■ **What you need to do**
Write out every line of the records below verbatim, preserving each coordinate pair and all punctuation unchanged.

■ **Records for this exercise**
• • •

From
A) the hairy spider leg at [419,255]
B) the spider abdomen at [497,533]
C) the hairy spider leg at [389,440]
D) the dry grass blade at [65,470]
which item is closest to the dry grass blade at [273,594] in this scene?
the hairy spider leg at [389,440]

• • •

■ **Response to the task**
From
A) the hairy spider leg at [419,255]
B) the spider abdomen at [497,533]
C) the hairy spider leg at [389,440]
D) the dry grass blade at [65,470]
which item is closest to the dry grass blade at [273,594] in this scene?
the hairy spider leg at [389,440]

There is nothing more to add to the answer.